(Pokazany tekst):

________

PostNapisane: Czw kwi 26, 2018 10:27
przez mb
Żeby Orzeszek zdrowiał :ok: :ok: :ok: :ok: :ok: :ok: :ok: :ok: :ok: :ok: :ok: :ok: :ok: :ok:

(Ja kiedyś, dawno, dawno temu, lubiłam Bajm, ale przez tyle lat po prostu mi się znudzili :smiech3: )

Re: Niechciane, chore. Orzeszek-plazmocytarne zapalenie opus

PostNapisane: Czw kwi 26, 2018 14:49
przez Anna61
mb pisze:Żeby Orzeszek zdrowiał :ok: :ok: :ok: :ok: :ok: :ok: :ok: :ok: :ok: :ok: :ok: :ok: :ok: :ok:

(Ja kiedyś, dawno, dawno temu, lubiłam Bajm, ale przez tyle lat po prostu mi się znudzili :smiech3: )

Też bym chciała żeby wyzdrowiał, żeby tylko chciał jeść bo z tym jest różnie, raz je a raz odchodzi pomimo, że to samo ma do jedzenia. :(
Szkoda mi go ale pewnych rzeczy nie przeskoczę. :(

Orzeszek http://forum.miau.pl/viewtopic.php?f=1&t=174905
Obrazek

Niedługo bo 18 maja Malusia będzie miała 3 lata a jej mama Misia około 3,5 roku http://forum.miau.pl/viewtopic.php?f=13&t=168912
od pierwszego dnia kotki karmiłam butelką bo mama Misia bardzo chorowała i nie miała pokarmu. Było bardzo ciężko karmić 5 maleństw ale udało się je odchować by po pół roku zabrał, wydarł mi je z piersi parszywy fip.

________

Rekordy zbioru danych
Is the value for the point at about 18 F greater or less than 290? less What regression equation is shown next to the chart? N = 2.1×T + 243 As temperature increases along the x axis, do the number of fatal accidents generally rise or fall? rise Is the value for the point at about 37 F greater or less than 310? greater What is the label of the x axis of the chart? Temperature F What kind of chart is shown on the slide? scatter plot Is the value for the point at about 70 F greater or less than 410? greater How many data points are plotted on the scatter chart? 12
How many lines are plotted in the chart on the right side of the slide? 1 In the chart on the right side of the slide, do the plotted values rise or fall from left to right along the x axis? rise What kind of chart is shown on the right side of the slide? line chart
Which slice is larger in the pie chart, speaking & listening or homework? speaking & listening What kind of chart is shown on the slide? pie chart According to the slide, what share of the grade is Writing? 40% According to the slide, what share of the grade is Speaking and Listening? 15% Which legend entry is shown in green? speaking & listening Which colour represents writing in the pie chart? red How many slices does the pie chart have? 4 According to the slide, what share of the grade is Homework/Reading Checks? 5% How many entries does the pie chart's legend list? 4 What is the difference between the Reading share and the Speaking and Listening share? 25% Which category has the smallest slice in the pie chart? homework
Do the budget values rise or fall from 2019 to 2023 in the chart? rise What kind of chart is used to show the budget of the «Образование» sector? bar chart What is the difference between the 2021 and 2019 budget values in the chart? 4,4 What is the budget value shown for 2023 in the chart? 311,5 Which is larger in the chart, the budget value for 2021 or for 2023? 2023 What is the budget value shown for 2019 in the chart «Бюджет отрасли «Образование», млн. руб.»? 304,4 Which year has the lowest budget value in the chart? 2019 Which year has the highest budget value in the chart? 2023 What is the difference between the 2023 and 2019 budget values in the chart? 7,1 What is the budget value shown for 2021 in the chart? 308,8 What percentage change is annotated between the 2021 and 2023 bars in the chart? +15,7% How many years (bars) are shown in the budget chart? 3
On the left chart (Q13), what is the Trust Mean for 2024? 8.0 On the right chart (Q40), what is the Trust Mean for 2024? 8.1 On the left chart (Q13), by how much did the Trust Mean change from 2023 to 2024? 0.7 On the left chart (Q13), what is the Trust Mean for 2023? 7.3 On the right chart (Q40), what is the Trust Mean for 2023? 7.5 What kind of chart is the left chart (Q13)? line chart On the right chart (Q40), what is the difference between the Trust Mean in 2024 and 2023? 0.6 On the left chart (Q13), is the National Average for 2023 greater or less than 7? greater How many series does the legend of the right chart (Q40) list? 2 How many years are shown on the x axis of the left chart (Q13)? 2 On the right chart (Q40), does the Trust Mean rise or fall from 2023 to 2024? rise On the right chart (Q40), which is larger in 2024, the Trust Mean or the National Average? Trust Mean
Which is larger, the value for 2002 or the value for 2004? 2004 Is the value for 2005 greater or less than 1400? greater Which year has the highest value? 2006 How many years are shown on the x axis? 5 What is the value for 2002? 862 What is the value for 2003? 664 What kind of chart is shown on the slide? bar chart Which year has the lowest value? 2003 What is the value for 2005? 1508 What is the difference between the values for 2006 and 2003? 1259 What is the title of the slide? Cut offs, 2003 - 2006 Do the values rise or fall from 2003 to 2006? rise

________

(Zadanie do wykonania): Zaktualizuj fragment tekstu od „Niedługo bo 18” do „piersi parszywy fip.”, zamieniając „18 maja” na „20 maja”. Podaj cały fragment po zmianie.

(Odpowiedź na zadanie):
Niedługo bo 20 maja Malusia będzie miała 3 lata a jej mama Misia około 3,5 roku http://forum.miau.pl/viewtopic.php?f=13&t=168912
od pierwszego dnia kotki karmiłam butelką bo mama Misia bardzo chorowała i nie miała pokarmu. Było bardzo ciężko karmić 5 maleństw ale udało się je odchować by po pół roku zabrał, wydarł mi je z piersi parszywy fip.